═══ Textblock
Dieses Blog durchsuchen

Dienstag, 12. Mai 2020

King, lang ist's her.

Klar, er ist der berühmteste Horror-Autor der Welt. Mein erstes Buch von ihm war Cujo, da war ich vielleicht 12. Es folgten der Friedhof der Kuscheltiere, Shining, ES. Ich war verliebt in Carrie, begeistert von Misery. Die Kurzgeschichten waren Talk Of Schulhof - zum Beispiel die, wo der Überlebenstyp auf dem einsamen Felsen seine Finger ißt. "Sie schmeckten wie Löffelbisquits." Besser kann man die frühpubertierende Gier auf Bizarres kaum bedienen. Dann kam die Novelle "Stand By Me" und die grandiose Verfilmung, den ich bis heute heiß und innig liebe.

Andere Autoren erregten meine Aufmerksamkeit, um meine Liebe zum Meister wurde es still. Klar, mal hier und da wieder was gelesen, gerne während längerer Zugfahrten. Atlantis zum Beispiel. Insomnia mochte ich auch, so ungefähr bis zur Hälfte. Aber irgendwie wollte sich nicht mehr die gleiche Begeisterung einstellen. Und das ist ja mittlerweile auch gut 10 Jahre her. Zahlreiche Neuerscheinungen habe ich auf den Stapeltischen der Buchhandlungen liegen sehen, ab und zu mal nen Klappentext studiert und das Ding wieder achselzuckend beiseitegelegt. Und jetzt, in so einem Umsonstregal, stoße ich auf ein unsagbar häßlich gestaltetes Softcover von Weltbild, Lizenzausgabe. Sieht intensiv und mehrfach gelesen aus. "Der Buick", erstmals erschienen 2002. Irgendwie hab ich Bock drauf und pack das Buch in meinen Rucksack. Gute Entscheidung! Wegen Corona hab ich die Ruhe weg und kann gut verknusen, daß auf den ersten 100 Seiten erstmal wenig Bemerkenswertes passiert. Ich werde in eine Rahmenhandlung um einen Polizeischüler in spe eingeführt, dessen Vater, selbst Bulle, es einst bei einem tragischen Unfall dahingerafft hat. Ich lerne die üblichen skurrilen Figuren des typisch King'schen American Kleinstadtmilieus kennen, die in der Sonne Eistee trinken, Scherze machen und ein gutes Herz haben. Und erzählen. Was sie allerdings erzählen, hat es in sich.

Im Schuppen B steht ein Buick aus den 50ern. Kein normaler Oldtimer, mit dem Auto stimmt was nicht. Plötzlich steht er an der örtlichen Tankstelle, der Besitzer ist auf geheimnisvolle Weise verschwunden. Einen funktionsfähigen Motor hat er nicht; und er ist unkaputtbar. Nicht einmal Schmutz nimmt er an, sieht immer aus wie aus dem Ei gepellt. Eine merkwürdige Aura umgibt das Gefährt, als wäre es etwas Lebendiges. Dann verschwindet einer der Cops spurlos. Als hätte das Auto ihn gefressen.
══════
#### Aufgabe 1:
Erläutern Sie in ein bis drei Sätzen, weshalb es laut Textblock gut zu ertragen war, dass auf den ersten 100 Seiten von „Der Buick“ wenig passiert.
#### Aufgabe 2:
In welchem Jahr ist „Der Buick“ laut Textblock erstmals erschienen?
═══ Bereitgestelltes Material
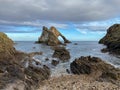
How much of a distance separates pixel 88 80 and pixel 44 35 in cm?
9210

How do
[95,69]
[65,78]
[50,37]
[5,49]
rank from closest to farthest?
[65,78] → [95,69] → [5,49] → [50,37]

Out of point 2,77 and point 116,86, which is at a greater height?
point 2,77

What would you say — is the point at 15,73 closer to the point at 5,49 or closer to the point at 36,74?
the point at 36,74

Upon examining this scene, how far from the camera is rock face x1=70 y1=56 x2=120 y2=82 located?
23141mm

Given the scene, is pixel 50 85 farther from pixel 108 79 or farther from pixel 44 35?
pixel 44 35

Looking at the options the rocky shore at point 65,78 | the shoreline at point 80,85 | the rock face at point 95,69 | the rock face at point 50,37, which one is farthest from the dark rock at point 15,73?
the rock face at point 50,37

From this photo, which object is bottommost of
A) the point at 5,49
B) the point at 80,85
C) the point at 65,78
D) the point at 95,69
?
the point at 65,78

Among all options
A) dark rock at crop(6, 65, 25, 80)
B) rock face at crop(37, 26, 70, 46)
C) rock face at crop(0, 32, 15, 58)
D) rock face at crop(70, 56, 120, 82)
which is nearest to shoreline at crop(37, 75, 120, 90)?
rock face at crop(70, 56, 120, 82)

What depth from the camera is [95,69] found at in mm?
25609

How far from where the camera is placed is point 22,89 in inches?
653

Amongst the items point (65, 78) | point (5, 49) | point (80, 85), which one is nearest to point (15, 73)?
══════
#### Antwort 1:
Wegen Corona war genug Ruhe vorhanden. Deshalb ließ sich gut hinnehmen, dass auf den ersten 100 Seiten erst einmal wenig Bemerkenswertes geschieht.

#### Antwort 2:
2002